The effortless charisma of Ice Cube and Cedric the Entertainer, the headliners of the first two Barbershop movies (released in 2002 and 2004), helped keep those over-plotted comedies buoyant. Cube and Cedric are back as Calvin and Eddie in Barbershop: The Next Cut, but even their enormous appeal can’t rescue the third installment in the franchise. Nor can director Malcolm D. Lee, who has overseen an impressive number of breezy productions: The Best Man (1999) and its 2013 sequel, Undercover Brother (2002), Roll Bounce (2005). Scripted by black-ish creator Kenya Barris and Tracy Oliver, The Next Cut is glutted even more than its predecessors with ancient fellas-versus-females debates, ungainly sociopolitical commentary and top-40 superstars trying to diversify their brands.

“Lately, we’ve been having trouble,” Calvin, the owner of the South Side shop that bears his name, says in voice-over in the opening montage — a sunny, Earth, Wind & Fire–scored paean to Chicago glories such as deep-dish pizza and Oprah, which soon turns into a disaster reel of the gun violence that has plagued the city. Calvin is determined to stay in the battle-weary neighborhood, though; to keep solvent, he has expanded his one-time all-male sanctum to include a ladies’ salon overseen by green-ringleted Angie (Regina Hall). Yet the coed space only intensifies the Mars/Venus divide: “The only man you can trust is the man upstairs,” fumes stylist Bree (Margot Bingham), one of several lines suggesting a T.D. Jakes homily.

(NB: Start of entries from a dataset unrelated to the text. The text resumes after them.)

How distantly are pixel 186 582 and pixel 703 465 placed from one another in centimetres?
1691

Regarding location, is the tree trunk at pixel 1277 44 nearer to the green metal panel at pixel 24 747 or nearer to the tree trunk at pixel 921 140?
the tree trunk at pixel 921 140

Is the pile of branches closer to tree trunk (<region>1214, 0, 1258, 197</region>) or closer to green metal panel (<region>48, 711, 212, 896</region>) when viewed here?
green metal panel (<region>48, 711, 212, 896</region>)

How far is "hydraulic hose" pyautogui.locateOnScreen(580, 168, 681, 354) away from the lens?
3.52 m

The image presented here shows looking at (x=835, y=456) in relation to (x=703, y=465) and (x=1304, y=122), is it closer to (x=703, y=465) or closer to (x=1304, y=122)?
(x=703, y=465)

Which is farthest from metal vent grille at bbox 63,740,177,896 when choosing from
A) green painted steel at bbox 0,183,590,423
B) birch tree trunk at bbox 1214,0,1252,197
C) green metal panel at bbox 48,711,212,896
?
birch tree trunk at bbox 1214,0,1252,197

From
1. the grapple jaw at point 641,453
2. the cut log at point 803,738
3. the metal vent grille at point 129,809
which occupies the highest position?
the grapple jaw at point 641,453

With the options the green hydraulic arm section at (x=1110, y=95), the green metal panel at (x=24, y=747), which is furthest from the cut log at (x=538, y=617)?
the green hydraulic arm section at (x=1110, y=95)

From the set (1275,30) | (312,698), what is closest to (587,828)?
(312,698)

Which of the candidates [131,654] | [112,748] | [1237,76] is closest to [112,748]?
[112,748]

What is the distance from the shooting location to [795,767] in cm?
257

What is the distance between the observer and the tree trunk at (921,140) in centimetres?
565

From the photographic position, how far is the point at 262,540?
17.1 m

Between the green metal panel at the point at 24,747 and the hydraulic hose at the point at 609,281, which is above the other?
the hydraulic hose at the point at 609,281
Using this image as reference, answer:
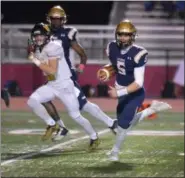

The intragender feuds are just as fractious. Bree often clashes with coworker Draya (Nicki Minaj), a weave specialist who also must contend with some serious side-eye from Terri (Eve, whose acting career was launched with the first Barbershop but may end with the third). The reigning hip-hop queen appears contractually obliged to say fleek, if only to provoke old-timer Eddie’s grumpy lecture on neologisms. The smack talk is much sharper and funnier between the gray panther and One-Stop (J.B. Smoove), whose innumerable side hustles — VD testing, dental work, counseling, real estate — prove the freshest gags.

But the film too often relies on rote sermonizing when tackling the city’s scourge of shootings, a grave topic that The Next Cut is simply too feeble to examine with any real depth or meaning. (Though wildly uneven, last year’s Chi-Raq, directed by Lee’s cousin Spike, at least pulses with unalloyed fury and pain about the metropolis’ rising death toll.). After trying to keep his 14-year-old son on the straight and narrow, Calvin concludes, “We gotta fix our problems ourselves.” The declaration typifies the boot-strapping conservatism that dominates all of the Barbershop movies, but, offered as a solution to an intractable problem, sounds especially glib.